Sunday, June 7, 2009

A Question of National Character

This piece originally appeared in the American Spectator. Thanks to Jim Antle and Caleb Howe.

Speaking to a French reporter while on his Middle East trip, President Obama said that the United States would be “one of the largest Muslim countries,” if its Muslim population was the measure. Jake Tapper fact checked that claim and reports that the White House used the CIA World Fact Book as a source for Obama’s erroneous statistic that there are seven million Muslims in the U.S. The actual size of the Muslim population in America, according to the CIA, is 0.6% of the total, or just under 2 million.

Tapper points out that the president did not say, and does not believe, that the United States is a Muslim nation, as some have lamented. As evidence for this, he recalls Obama’s speech of April 6, in Turkey, in which the president said that America, “does not consider itself a Christian nation, a Jewish nation, or a Muslim nation.” While Tapper may be correct on the literal meaning of the president’s words, the rationale behind them is utter nonsense.
The idea that America would be one of the largest Muslim nations is silly not just because the president’s figures were grossly over-inflated. It is silly because population size is not what makes a nation inherently Muslim, Christian, or Jewish. Culture does.

Take India as an example. India has the second largest population in the world at just under 1.2 billion people. Of them, the CIA says that 13.5% are Muslim. That gives India a Muslim population of over 162 million. Compare that to the largest Muslim nation of Indonesia, which has 200 million. Yet no one would think to claim that India is a Muslim nation, or that it is even, “one of the largest Muslim countries,” based on that number alone. India’s culture is as unique as it is ancient. In modern times, India’s culture and society may have been shaped by Muslims, but they are undoubtedly rooted in a history that long predates the introduction of Islam.

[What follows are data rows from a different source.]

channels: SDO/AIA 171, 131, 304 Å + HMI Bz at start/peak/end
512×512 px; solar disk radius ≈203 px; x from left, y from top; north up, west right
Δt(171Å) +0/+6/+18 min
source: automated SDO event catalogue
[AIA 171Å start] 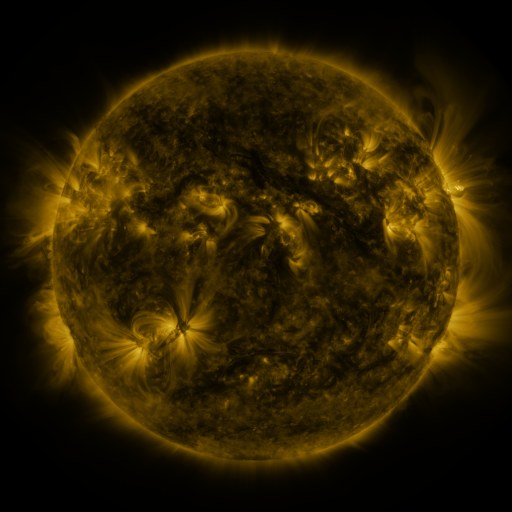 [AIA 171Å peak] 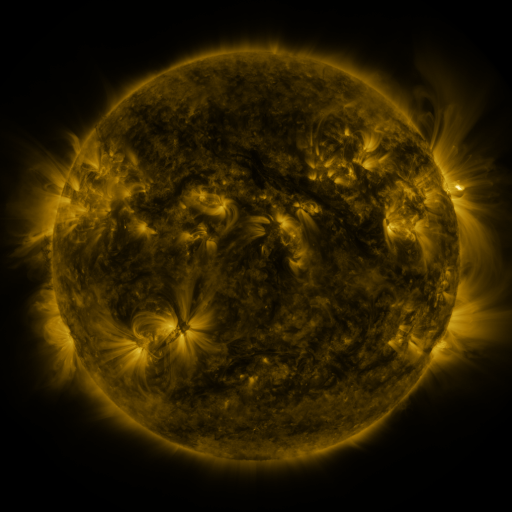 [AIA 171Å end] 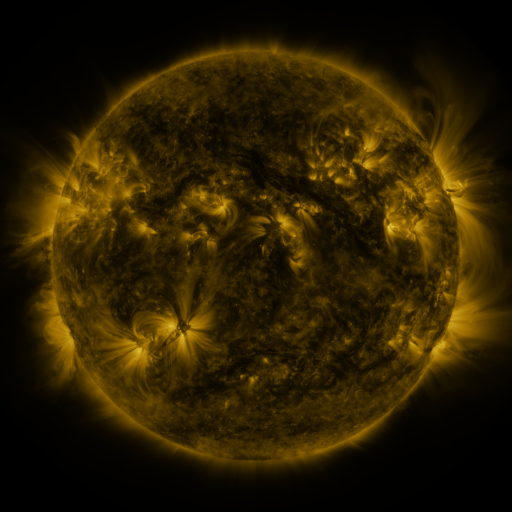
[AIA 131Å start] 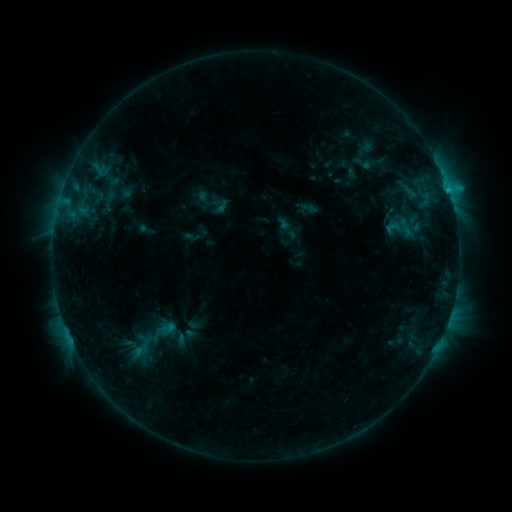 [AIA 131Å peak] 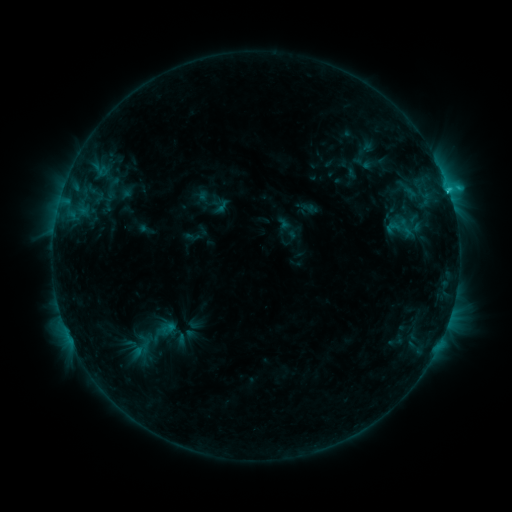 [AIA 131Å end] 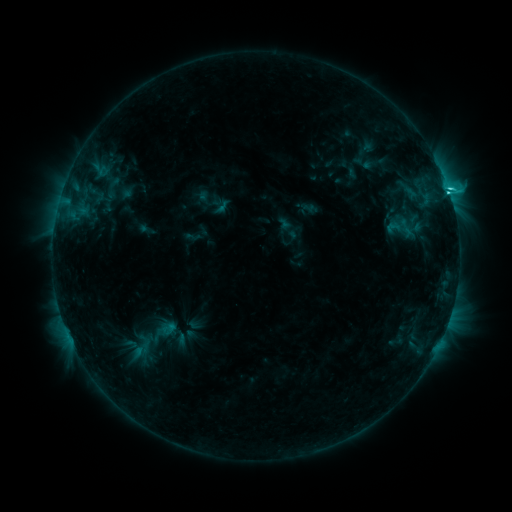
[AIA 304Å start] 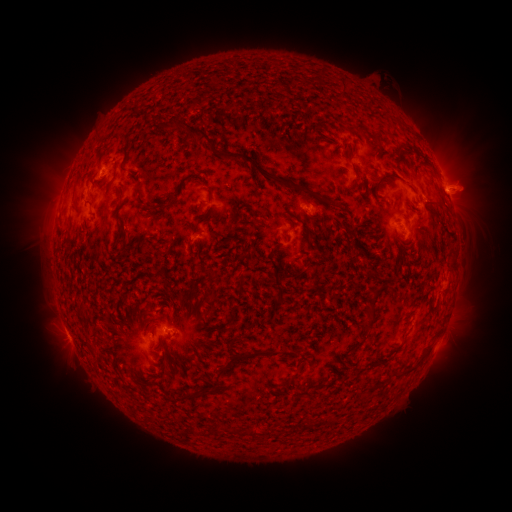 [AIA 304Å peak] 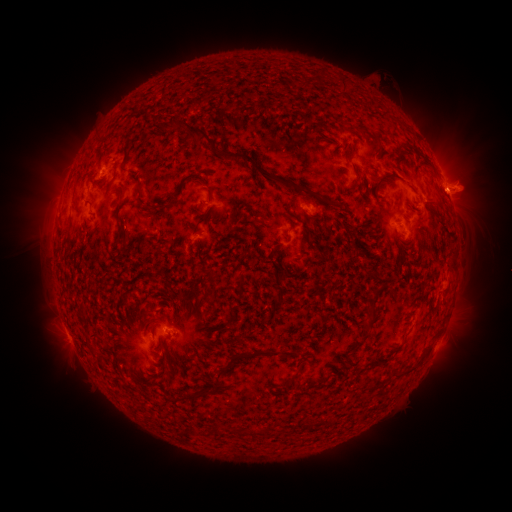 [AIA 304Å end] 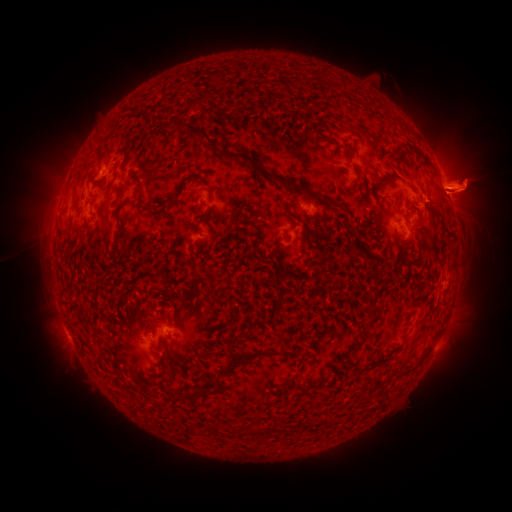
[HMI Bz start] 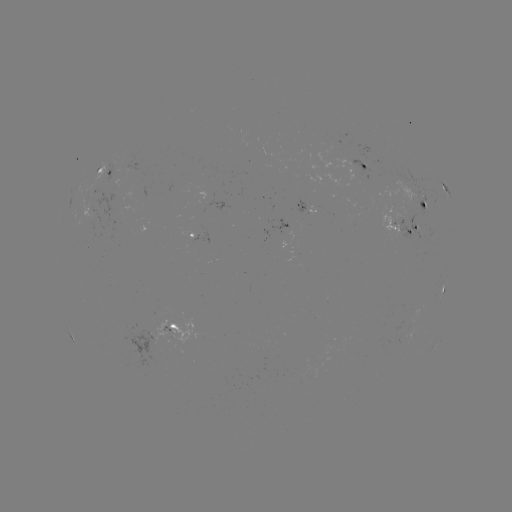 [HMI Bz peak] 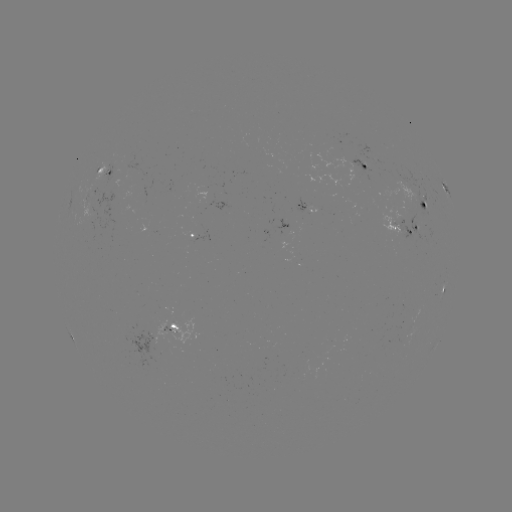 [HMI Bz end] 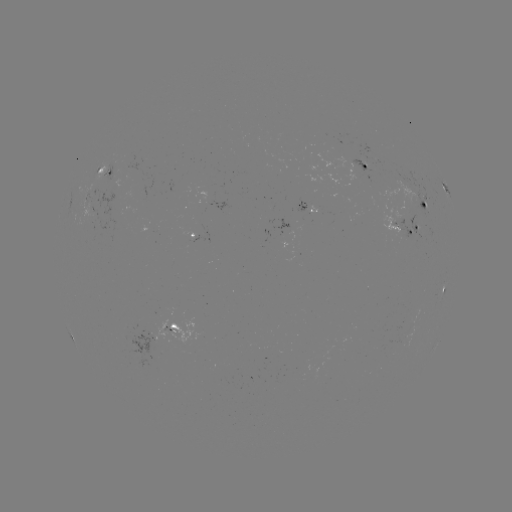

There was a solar flare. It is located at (446, 194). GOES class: M1.1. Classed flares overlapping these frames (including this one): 1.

Similarly, America has a history rooted in Western European civilization, which is undeniably Christian. The Founders were Christian men who, guided by their Christian faith, stitched together a nation. Although they had the restraint to forbid the government from sponsoring a particular religion, to say that the United States is not a Christian nation is to deny both its history and the present reality. Indeed, with roughly one tenth of the worldwide Christian population, by the president’s own logic the United States would be one of the world’s biggest Christian nations, if not the biggest.

One aspect of the United States’ Christian culture is its acceptance of other religions. This is simply not the case in many Muslim nations, where Christians and Jews are shunned, discriminated against, and even driven out. A powerful example is the systematic marginalization of the minority Coptic Christian community in the president’s host nation, Egypt.
It is understandable that President Obama wants better relations with the Muslim world. It has been, after all, the source of many of America’s problems for the past 30 years. But to deny the very nature of the county in that effort is not outreach, it is obsequiousness. America’s relationship to Muslims should be predicated on mutual respect, understanding, and tolerance of one another. That means Muslims must understand and accept that America is at its root a Christian nation, just as they must realize that America’s actions in the world are not guided by that fact. The president does his cause no favors by pretending otherwise.